Copy out the rows below verbatim, beginning with the line containing "Noting the positions" and continuing through the last line of the rows.
---- PROVIDED ENTRIES
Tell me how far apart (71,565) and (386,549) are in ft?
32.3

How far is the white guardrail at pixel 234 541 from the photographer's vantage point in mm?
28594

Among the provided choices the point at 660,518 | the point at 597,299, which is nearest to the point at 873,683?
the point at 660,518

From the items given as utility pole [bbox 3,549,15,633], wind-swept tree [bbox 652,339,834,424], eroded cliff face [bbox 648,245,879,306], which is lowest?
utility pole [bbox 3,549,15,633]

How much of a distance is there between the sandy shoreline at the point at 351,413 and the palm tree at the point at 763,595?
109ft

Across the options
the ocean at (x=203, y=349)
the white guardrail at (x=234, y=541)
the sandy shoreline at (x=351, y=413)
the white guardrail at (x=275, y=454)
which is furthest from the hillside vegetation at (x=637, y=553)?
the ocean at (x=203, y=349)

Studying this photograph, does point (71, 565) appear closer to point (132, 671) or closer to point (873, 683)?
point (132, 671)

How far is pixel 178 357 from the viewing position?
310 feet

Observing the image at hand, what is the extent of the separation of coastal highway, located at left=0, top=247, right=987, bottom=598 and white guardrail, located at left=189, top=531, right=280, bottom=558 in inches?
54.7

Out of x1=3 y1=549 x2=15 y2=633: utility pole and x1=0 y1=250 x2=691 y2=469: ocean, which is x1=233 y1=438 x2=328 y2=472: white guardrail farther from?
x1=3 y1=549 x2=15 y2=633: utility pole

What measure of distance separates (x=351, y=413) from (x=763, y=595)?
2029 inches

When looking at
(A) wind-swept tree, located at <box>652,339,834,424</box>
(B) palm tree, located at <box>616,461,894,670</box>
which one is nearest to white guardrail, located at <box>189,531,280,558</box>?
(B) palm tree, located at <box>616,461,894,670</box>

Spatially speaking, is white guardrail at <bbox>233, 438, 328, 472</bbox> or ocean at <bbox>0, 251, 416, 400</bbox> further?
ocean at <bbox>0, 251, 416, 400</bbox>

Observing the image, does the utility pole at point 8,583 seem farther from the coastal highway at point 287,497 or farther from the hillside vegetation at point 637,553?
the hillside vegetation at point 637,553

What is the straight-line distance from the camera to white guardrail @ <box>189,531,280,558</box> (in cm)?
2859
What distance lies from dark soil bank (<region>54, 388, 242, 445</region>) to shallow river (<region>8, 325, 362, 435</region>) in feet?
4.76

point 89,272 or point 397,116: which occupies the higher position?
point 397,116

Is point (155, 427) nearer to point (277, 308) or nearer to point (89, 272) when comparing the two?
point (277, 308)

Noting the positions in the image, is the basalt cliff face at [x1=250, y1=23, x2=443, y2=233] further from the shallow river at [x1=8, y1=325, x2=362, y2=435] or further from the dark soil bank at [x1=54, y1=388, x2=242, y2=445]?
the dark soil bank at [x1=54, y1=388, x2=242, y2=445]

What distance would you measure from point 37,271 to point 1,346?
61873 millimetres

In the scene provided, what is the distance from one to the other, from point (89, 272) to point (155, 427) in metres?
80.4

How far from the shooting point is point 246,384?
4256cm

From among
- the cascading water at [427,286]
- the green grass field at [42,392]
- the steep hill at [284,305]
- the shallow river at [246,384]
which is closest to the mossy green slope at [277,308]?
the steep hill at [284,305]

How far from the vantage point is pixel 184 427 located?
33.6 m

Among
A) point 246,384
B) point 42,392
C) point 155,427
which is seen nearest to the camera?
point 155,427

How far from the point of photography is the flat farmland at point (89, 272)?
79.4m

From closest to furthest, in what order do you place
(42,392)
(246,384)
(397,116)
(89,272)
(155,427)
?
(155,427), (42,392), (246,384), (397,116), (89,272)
--------
• [CORRECT ANSWER]:
Noting the positions in the image, is the basalt cliff face at [x1=250, y1=23, x2=443, y2=233] further from the shallow river at [x1=8, y1=325, x2=362, y2=435] or further from the dark soil bank at [x1=54, y1=388, x2=242, y2=445]?
the dark soil bank at [x1=54, y1=388, x2=242, y2=445]

What distance would you measure from point 37,271 to point 1,346?
61873 millimetres

In the scene provided, what is the distance from one to the other, from point (89, 272) to point (155, 427) in metres?
80.4

How far from the shooting point is point 246,384?
4256cm

From among
- the cascading water at [427,286]
- the green grass field at [42,392]
- the steep hill at [284,305]
- the shallow river at [246,384]
which is closest to the mossy green slope at [277,308]?
the steep hill at [284,305]

How far from the vantage point is pixel 184 427 located?
33.6 m

Among
A) point 246,384
B) point 42,392
C) point 155,427
which is seen nearest to the camera?
point 155,427

How far from the point of photography is the flat farmland at point (89, 272)?
79.4m

From closest to furthest, in what order do you place
(42,392)
(246,384)
(397,116)
(89,272)
(155,427)
?
(155,427), (42,392), (246,384), (397,116), (89,272)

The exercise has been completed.